# SOURCE TEXT
Padraig - you've been to Palo Alto? Ha! You got to see some genuine Stanford preppies.

Preppies were named as such because they were from the "college prep" crowd, the kids from families with money who were destined to go to university after high school.

However, there were preppies at my high school who could be kind of asshole-ish *and* athletic, but instead of football or baseball, they were into track or tennis. And there were hardcore jocks who kind of looked preppie-ish, but maybe that was just because it was the 80s and the preppie look kind of dictated what all of the popular kids wore (the popular kids were usually the "star" football players and their female cheerleading counterparts). So, that is why I said there was a point where the line between preppies and jocks could blur at times. But ultimately, preppies got into universities because of their academic performance, whereas jocks got in on football and baseball scholarships.

When I was in high school in the late 80s/early 90s, jocks were actually starting to listen to Metallica, which I thought was kind of weird. But it seemed to suit their unchecked aggression, yet at the same time wasn't "out there" enough to be considered too weird or socially unacceptable. They also liked stuff like Red Hot Chili Peppers, Janes Addiction, Dave Matthews Band, and I suspect today they probably like Coldplay.

For the most part jocks were drinkers.

# MATERIAL SHOWN
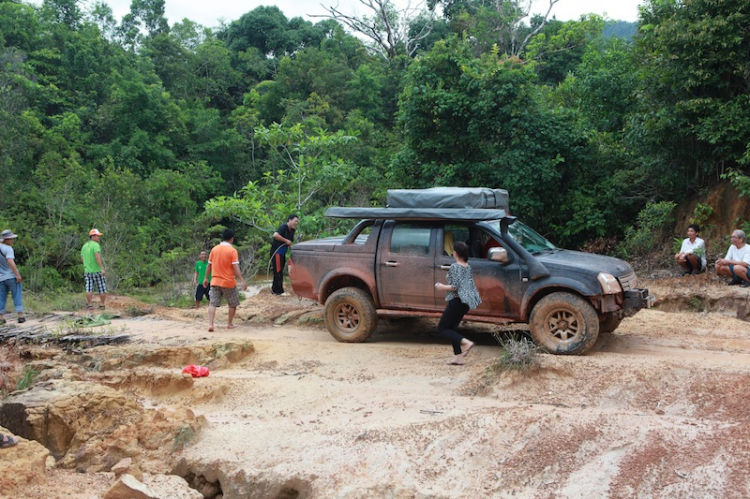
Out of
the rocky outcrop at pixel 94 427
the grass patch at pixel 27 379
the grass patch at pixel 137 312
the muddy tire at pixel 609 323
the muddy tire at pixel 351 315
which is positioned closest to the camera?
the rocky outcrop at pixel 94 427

...

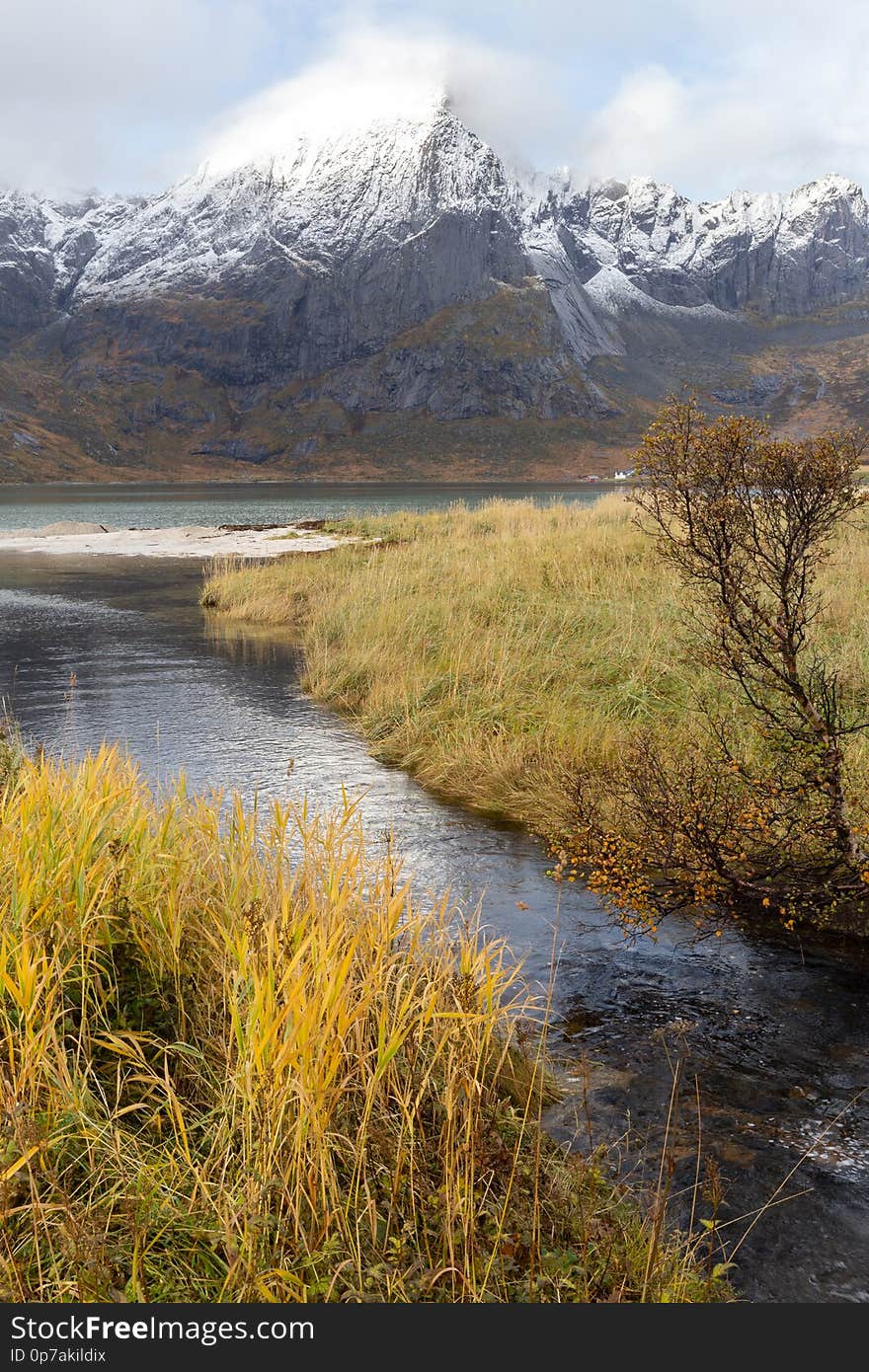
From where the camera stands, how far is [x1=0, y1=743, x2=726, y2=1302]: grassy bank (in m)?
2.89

# EXERCISE SET
(1) Decide whether each statement agrees with the post about preppies and jocks: (a) preppies came from families with money, (b) jocks got into universities mainly through academic performance, (c) the writer was in high school in the late 80s/early 90s. Answer yes or no for each and quote the deciding words from the post.
(2) Please reproduce the post about preppies and jocks word for word, starting with "Padraig - you've" and going on through "after high school.".
Answer using only the post about preppies and jocks, not the items.

# ANSWERS FOR THE TASKS
(1)
(a) Yes: "the kids from families with money who were destined to go to university after high school"
(b) No: "jocks got in on football and baseball scholarships"
(c) Yes: "When I was in high school in the late 80s/early 90s"

(2)
Padraig - you've been to Palo Alto? Ha! You got to see some genuine Stanford preppies.

Preppies were named as such because they were from the "college prep" crowd, the kids from families with money who were destined to go to university after high school.